Backsliding, comrade? Opposing the change at the dying organ of the media just as surely as you decry the changes to your up-to-date media? Are you sure you don't just dislike change? Well, I've spent a few years so doing, but there's good reason to oppose change when it prevents things from working properly. Speaking of which, ooh, hot weather's a deplorable thing. My radio just told me that there's a high of 19 Celsius today. It's 24 or so in here today. How to stop me working? The lethargy induced by hot weather is the perfect way. Wait - I hope you won't use that knowledge for evil! It reminds me of schooldays. "When shall we put the exams?" "Let's have them at the hottest time of the school year." "Excellent plan!" "And also when hayfever's striking down sufferers?" "Brilliant work, that man!" If you've read any of Terry Pratchett's works, you're probably be familiar with his conceit that trolls are designed for lower temperatures than humans.
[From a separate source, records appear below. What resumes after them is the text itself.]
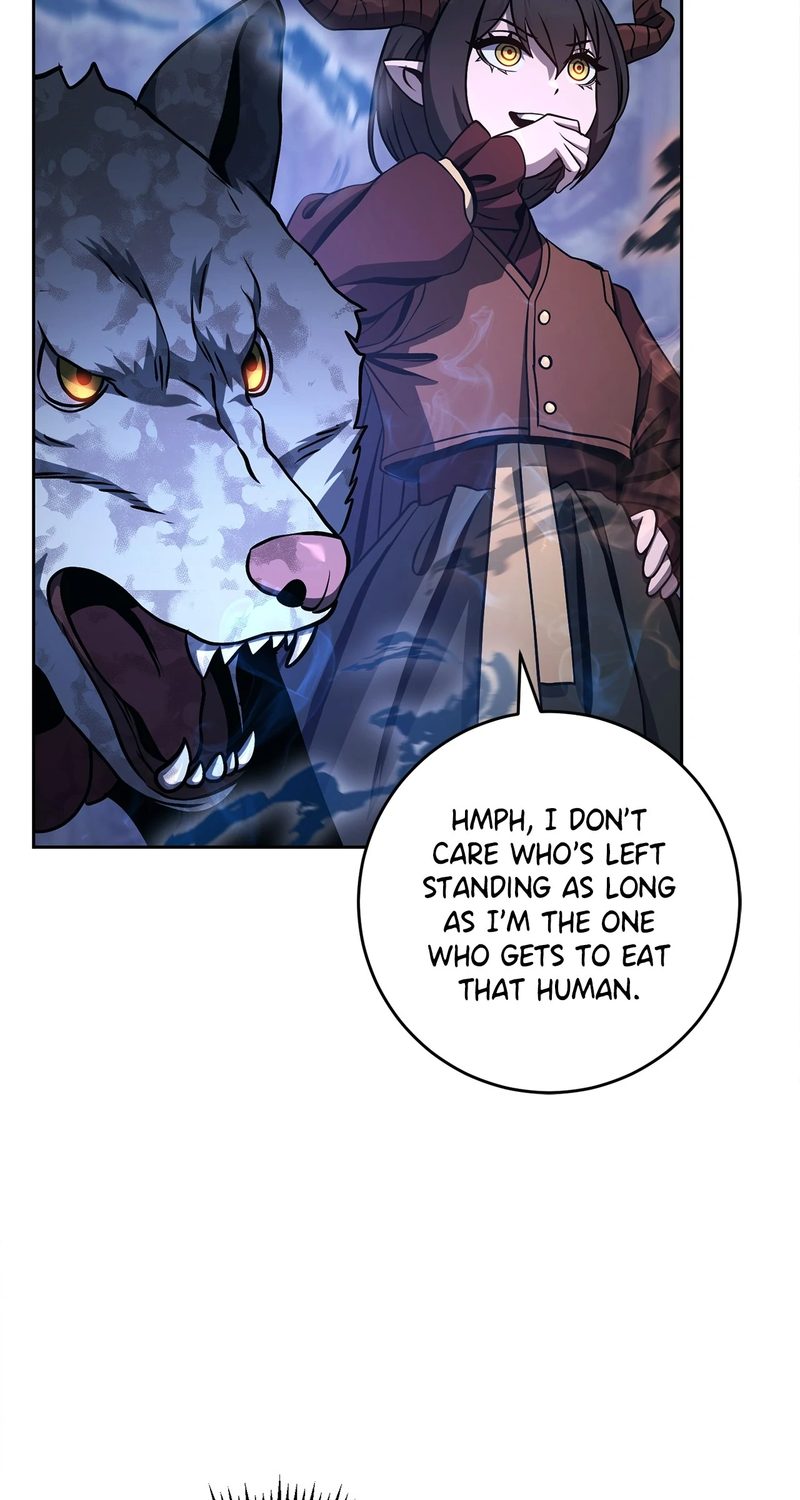 Skeleton Soldier Couldn’t Protect the Dungeon Chapter 323 - Page 19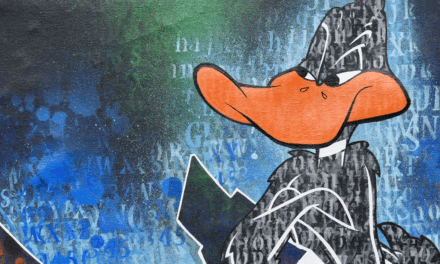 El arte urbano conquista la Fundación Canal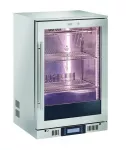 Brandinimo spinta, Arktic, 138L, 230V/350W, 600x545x(H)900mm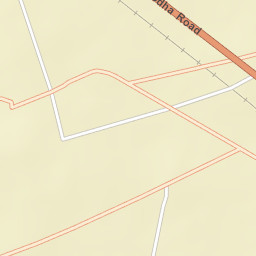 Lalian Street Map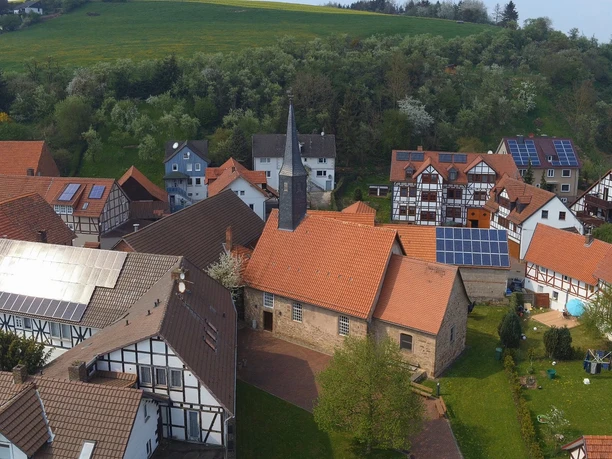 Evangelische Kirche Giflitz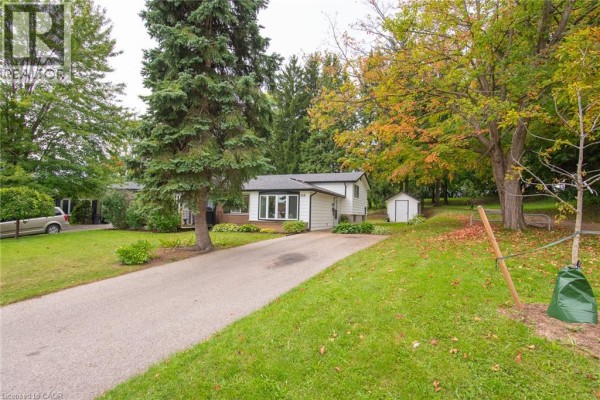 Laundry room - 218 Pinedale Drive, Kitchener, ON N2E1K3 Photo 2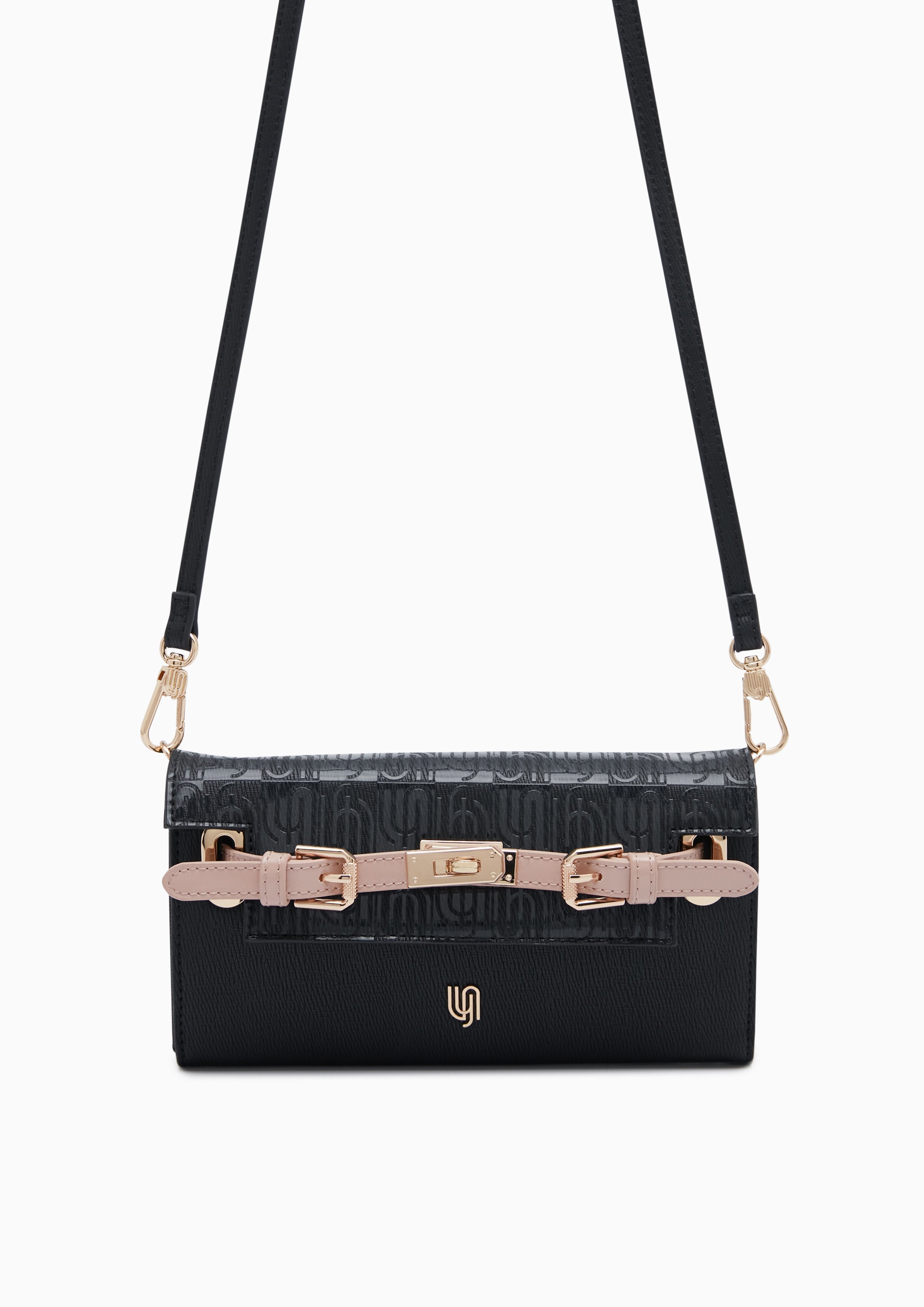 LYN INFINITE TILDA CLUTCH HANDBAGS - LYN VN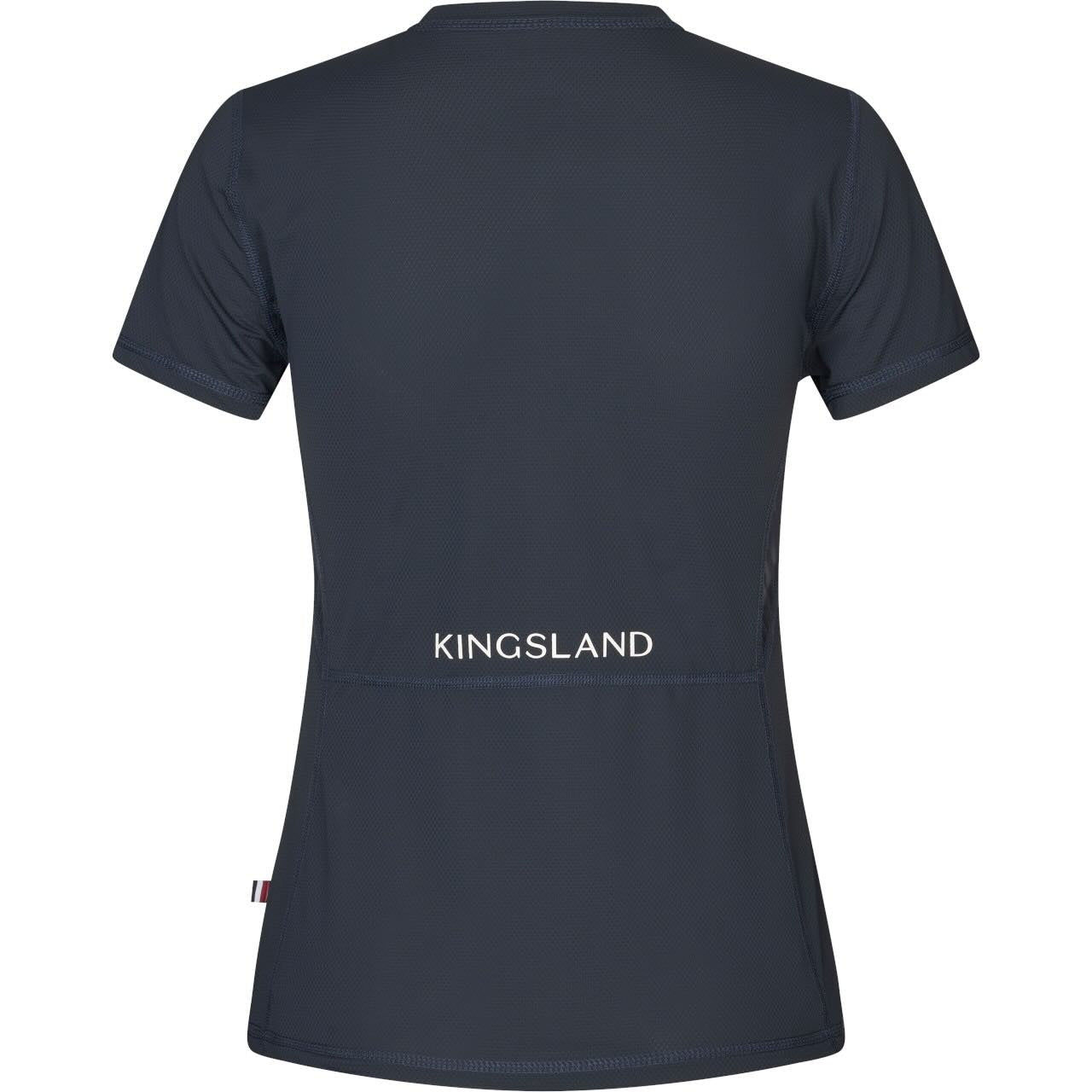 Trainingsshirt Damen KLLeona FS 2026 T-Shirt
Every summer I identify more and more with my rocky imaginary brethren. Pete brain no work in hot time!


On which sophisticated note, I shall take my leave of you. Oh, a reminder that my recent foray into Ebay is drawing to a close. There's a little more than a full day left, so if you have a fancy for the shiny baubles therein contained, do have a look. Details and link to Ebay are in this post from a few days ago. Until next time, dear reader, may all your attempts bear fruit!

Post Scriptum: It looks as though my travails with Youtube yesterday were a temporary blip. It's working again, so huzzah for my not wholly unsatisfactory technology!